Have had the same phone for over a year now, and I don't care how bad that sounds, been itching for a new phone :). And been eyeing the Samsung Galaxy Note. Don't care that I love my iPhone 4, a new phone is a new phone. And the iPhone 5 is too too far away.

So been mumbling, grumbling and what not about the Samsung, trying to convince myself we don't have the money (we really don't) and that it isn't really worth it.

And then my daddy - the awesomest man there is - bought it for me!!!




Will soon blog what Kiaan used it for - the stylus everyone else is laughing at is my son's way of learning to write :). In a tree-friendly way.

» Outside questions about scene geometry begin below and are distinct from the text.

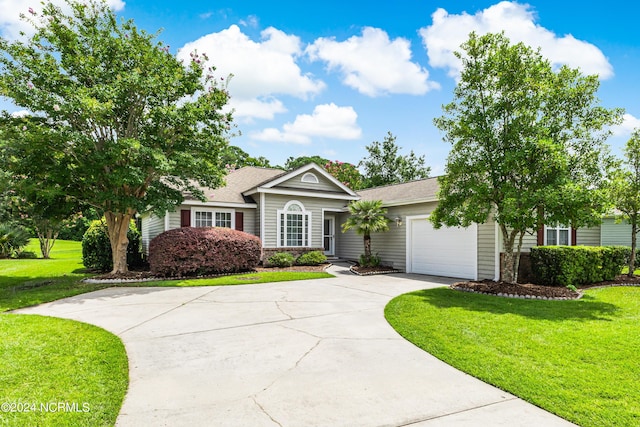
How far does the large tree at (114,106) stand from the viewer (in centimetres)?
1008

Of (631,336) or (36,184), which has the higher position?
(36,184)

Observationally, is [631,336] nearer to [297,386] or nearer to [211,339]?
[297,386]

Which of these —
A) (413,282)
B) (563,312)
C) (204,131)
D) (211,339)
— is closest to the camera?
(211,339)

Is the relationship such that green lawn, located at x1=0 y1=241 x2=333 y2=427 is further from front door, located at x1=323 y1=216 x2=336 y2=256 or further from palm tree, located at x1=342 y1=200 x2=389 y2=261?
front door, located at x1=323 y1=216 x2=336 y2=256

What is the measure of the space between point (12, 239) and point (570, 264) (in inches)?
1031

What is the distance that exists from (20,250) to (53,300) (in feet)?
55.8

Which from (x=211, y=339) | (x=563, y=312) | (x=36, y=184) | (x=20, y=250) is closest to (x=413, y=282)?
(x=563, y=312)

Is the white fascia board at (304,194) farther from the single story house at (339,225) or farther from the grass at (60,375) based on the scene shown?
the grass at (60,375)

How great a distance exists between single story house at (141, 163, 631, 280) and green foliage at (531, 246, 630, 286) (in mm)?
1115

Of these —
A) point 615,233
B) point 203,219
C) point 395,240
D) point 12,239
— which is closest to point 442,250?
point 395,240

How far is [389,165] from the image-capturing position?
3825cm

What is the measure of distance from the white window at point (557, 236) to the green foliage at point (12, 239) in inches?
1015

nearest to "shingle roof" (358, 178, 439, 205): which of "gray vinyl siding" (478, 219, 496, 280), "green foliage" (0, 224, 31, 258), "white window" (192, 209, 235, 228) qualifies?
"gray vinyl siding" (478, 219, 496, 280)

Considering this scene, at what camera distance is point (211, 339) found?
5156 millimetres
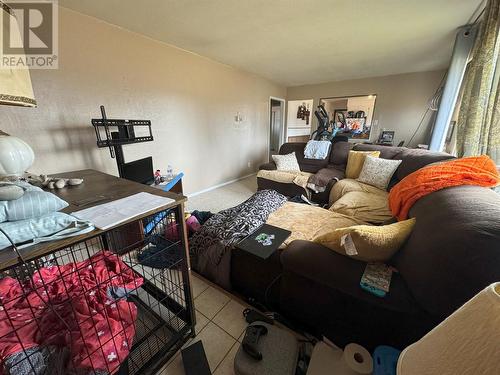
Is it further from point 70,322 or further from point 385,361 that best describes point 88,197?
point 385,361

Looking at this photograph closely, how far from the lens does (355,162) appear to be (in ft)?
9.59

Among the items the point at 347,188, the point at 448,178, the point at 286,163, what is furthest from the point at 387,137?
the point at 448,178

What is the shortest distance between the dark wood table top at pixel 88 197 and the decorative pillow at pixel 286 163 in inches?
101

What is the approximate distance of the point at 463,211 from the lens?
793 mm

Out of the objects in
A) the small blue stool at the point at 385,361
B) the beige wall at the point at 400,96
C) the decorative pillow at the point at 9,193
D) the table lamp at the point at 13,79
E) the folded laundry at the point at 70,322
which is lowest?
the small blue stool at the point at 385,361

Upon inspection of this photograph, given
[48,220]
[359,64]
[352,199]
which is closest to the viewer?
[48,220]

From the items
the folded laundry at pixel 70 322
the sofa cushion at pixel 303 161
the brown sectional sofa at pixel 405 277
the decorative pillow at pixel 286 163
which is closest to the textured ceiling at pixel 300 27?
the sofa cushion at pixel 303 161

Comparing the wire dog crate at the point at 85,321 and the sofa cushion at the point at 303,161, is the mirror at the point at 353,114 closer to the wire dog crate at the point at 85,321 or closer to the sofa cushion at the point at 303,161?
the sofa cushion at the point at 303,161

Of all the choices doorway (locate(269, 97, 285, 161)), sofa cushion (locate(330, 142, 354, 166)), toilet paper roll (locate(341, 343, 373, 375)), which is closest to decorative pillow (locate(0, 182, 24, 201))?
toilet paper roll (locate(341, 343, 373, 375))

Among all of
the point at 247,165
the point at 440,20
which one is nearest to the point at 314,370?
the point at 440,20

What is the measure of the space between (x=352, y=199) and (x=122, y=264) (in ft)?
6.76

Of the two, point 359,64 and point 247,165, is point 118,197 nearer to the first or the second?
point 247,165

But yipeeeeee! I have a BB (yeah for work), an iPhone4, and now a Note. Thanks Ghanshyam!!!

Thursday, March 29, 2012

Do you have people in your life...

That make you smile? Just by smiling at you. Or running on little legs to greet you when you come home from office? Or SMSing you a funny story? Or supporting your stupid or not-so-stupid ideas? Or giving you an amazing rub-down-your-back hug? Or having gorgeous muddy brown eyes?

You should. There should be at least one person in every person's life that can make you smile no matter how shitty your day.

That's why people are on Facebook.

Wednesday, March 28, 2012

Simplify

Common sense, and yet we don't do it.

http://unclutterer.com/2009/03/24/ruthless-simplicity-how-to-ward-off-doing-more-and-burning-out/

Thursday, March 22, 2012

Being known

Do you know what it's like to have someone know you? You piss them off, they piss you off. You scream and shout and yell and disagree and get pissed in general. But they get you. Even when they don't understand shit, why you are the way you are, and you don't get why they can't do things the way you want them to. They honestly get you. And actually want you. After all that. After everything. They want to be with you. Like you get them. Want to be with them. Want to wake up in the morning with that face.

That's being blessed.

How does a cold work?

Haven't had one in a long time, and Kiaan doesn't seem affected as much by one, more that his nose is blocked.

But I have a cough that itches to get out some phlegm before I can breathe again. And when the cold itches out, there a gnawing scratchy feeling on my face before the sneezes come. And the nose is runny and itchy. And I want to put my head in water or cream or something to make the itch go away.

And then a halls or Vicks calms the throat, opens up the nose, and for just a few minutes, the face and skin is calm.

Before the bloody thing starts again. Tell me again, why am I not taking medication?

Saturday, February 11, 2012

Hair..

I have an ongoing love affair with my hair :). Am constantly trying new things to change the way I look. Can't change my face, and my hair makes me look completely different. And I've had straight hair for a long long time, as it's easy to maintain and looks elegant and neat. And I keep trying new haircuts.

But there is only so much you can do with straight hair. That too shoulder length, thin hair... So I am now a poodle.





Tuesday, January 31, 2012

Trying new blog writers on mobile

Highly annoying when you have to uninstall and reinstall. Or delete 3 always-there lines. Or close the app and relaunch to get an blank edit page. Seriously???